TESTO SELEZIONATO:
Giulio Einaudi editore

Intervista a Saito Kohei Il capitale nell’Antropocene

«Dobbiamo sfidare il capitalismo e se vogliamo farlo, penso che Karl Marx sia ancora molto importante»

Saito Kohei è un filosofo giapponese, nato nel 1987. Nel 2020 ha pubblicato Il capitale nell’Antropocene, contribuendo con più di 500.000 copie vendute solo in Giappone a una nuova ondata globale di interesse nei confronti del pensiero di Karl Marx, al centro del libro. Saito è infatti un profondo conoscitore dell’opera di Marx e, grazie al lavoro con il Marx-Engels-Gesamtausgabe (MEGA) – la più vasta collezione al mondo di scritti dei due filosofi –, si è proposto ne Il capitale nell’Antropocene di aggiornare la conoscenza del pensiero marxiano, specie per quanto riguarda l’ecologia. Saito ha elaborato un’innovativa teoria, basata in parte su scritti inediti di Marx: il comunismo di decrescita. Si tratta di una strada per superare il capitalismo, che il filosofo giapponese considera incompatibile con la lotta alla crisi climatica e in generale con il benessere dell’umanità.

DATI FORNITI:
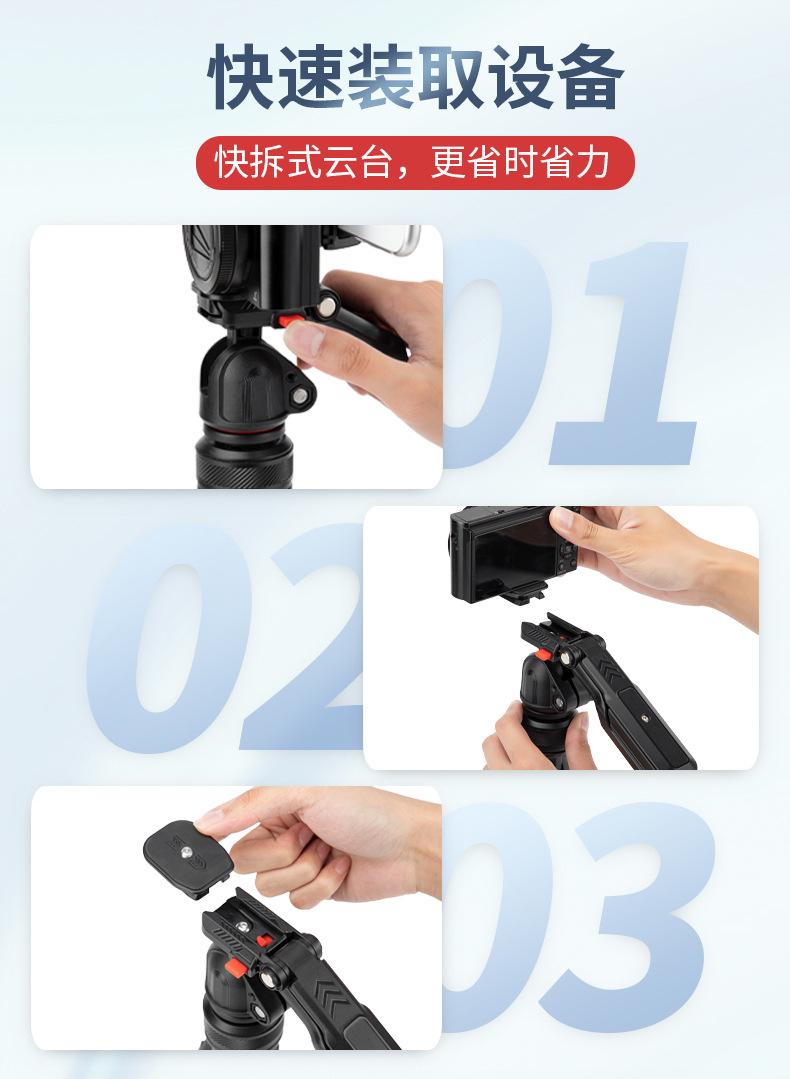 快速装取设备

快拆式云台，更省时省力

01

02

03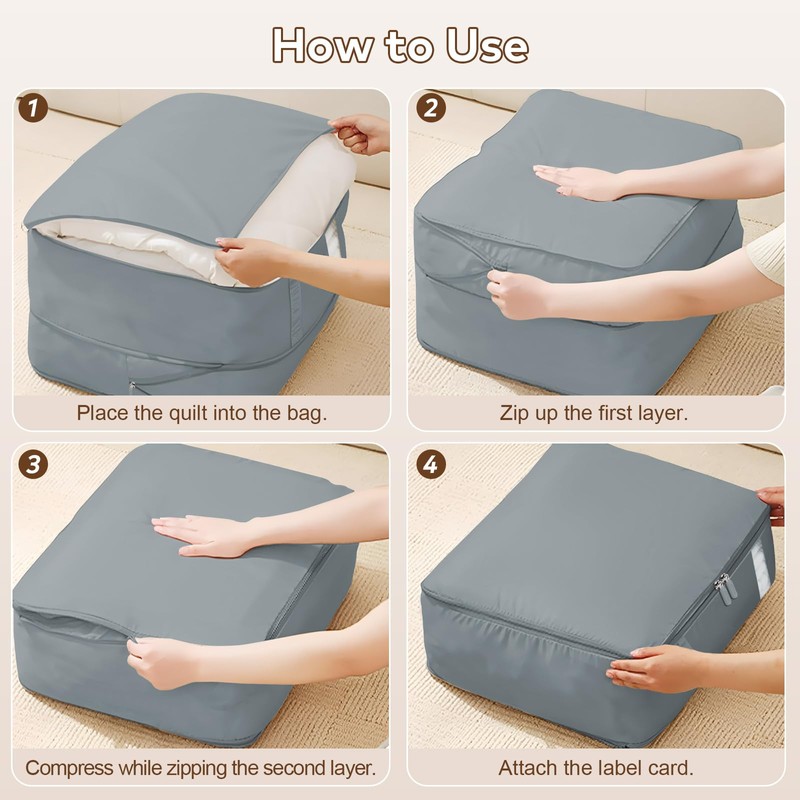 How to Use

1

Place the quilt into the bag.

2

Zip up the first layer.

3

Compress while zipping the second layer.

4

Attach the label card.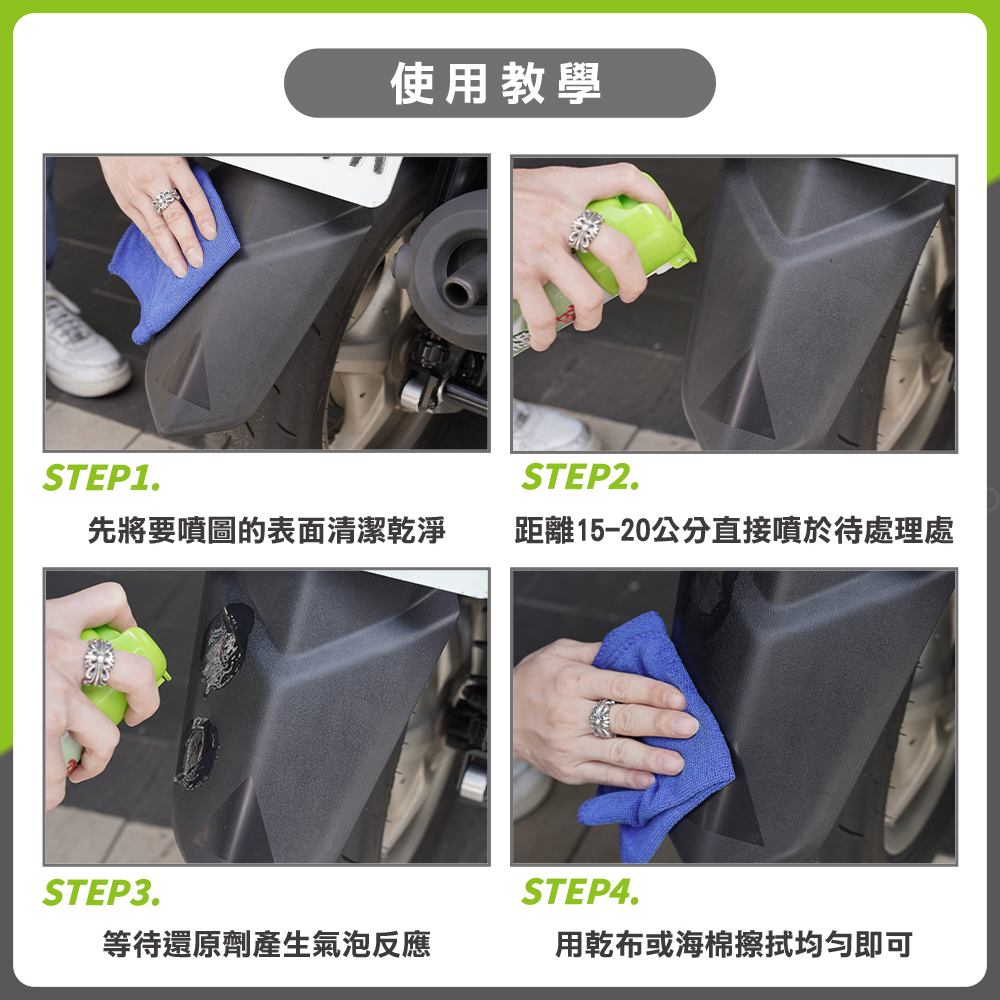 使用教學

STEP1.

先將要噴圖的表面清潔乾淨

STEP2.

距離15-20公分直接噴於待處理處

STEP3.

等待還原劑產生氣泡反應

STEP4.

用乾布或海棉擦拭均勻即可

COMPITO 1:
Quante copie di Il capitale nell’Antropocene sono state vendute in Giappone secondo il testo su Saito Kohei?
COMPITO 2:
Riporta, per favore, il testo su Saito Kohei da "Saito Kohei è" fino a "il benessere dell’umanità." incluso.
COMPITO 3:
Prosegui il testo su Saito Kohei dopo la sua ultima frase.

RISPOSTA 1:
Più di 500.000 copie.

RISPOSTA 2:
Saito Kohei è un filosofo giapponese, nato nel 1987. Nel 2020 ha pubblicato Il capitale nell’Antropocene, contribuendo con più di 500.000 copie vendute solo in Giappone a una nuova ondata globale di interesse nei confronti del pensiero di Karl Marx, al centro del libro. Saito è infatti un profondo conoscitore dell’opera di Marx e, grazie al lavoro con il Marx-Engels-Gesamtausgabe (MEGA) – la più vasta collezione al mondo di scritti dei due filosofi –, si è proposto ne Il capitale nell’Antropocene di aggiornare la conoscenza del pensiero marxiano, specie per quanto riguarda l’ecologia. Saito ha elaborato un’innovativa teoria, basata in parte su scritti inediti di Marx: il comunismo di decrescita. Si tratta di una strada per superare il capitalismo, che il filosofo giapponese considera incompatibile con la lotta alla crisi climatica e in generale con il benessere dell’umanità.

RISPOSTA 3:
Ne abbiamo parlato con Saito Kohei lo scorso 8 ottobre a Roma:

Nell'introduzione a Il capitale nell’antropocene lei scrive: «Nell’epoca della crisi climatica, il mio auspicio è che questo libro possa liberare una forza immaginifica capace di costruire una società migliore». Questa affermazione fa venire in mente la famosa frase che Fredric Jameson scrisse nel 1994 in The seeds of time, e in particolare nella sua coda, spesso trascurata nelle successive incarnazioni della frase: «Sembra che per noi oggi sia più facile immaginare la devastazione totale della Terra e della natura che il collasso del tardo capitalismo; forse ciò è dovuto a una qualche debolezza della nostra immaginazione». Stiamo affrontando non solo una crisi climatica, ma anche una continua crisi della nostra immaginazione? E se sì, come sono collegate le due crisi?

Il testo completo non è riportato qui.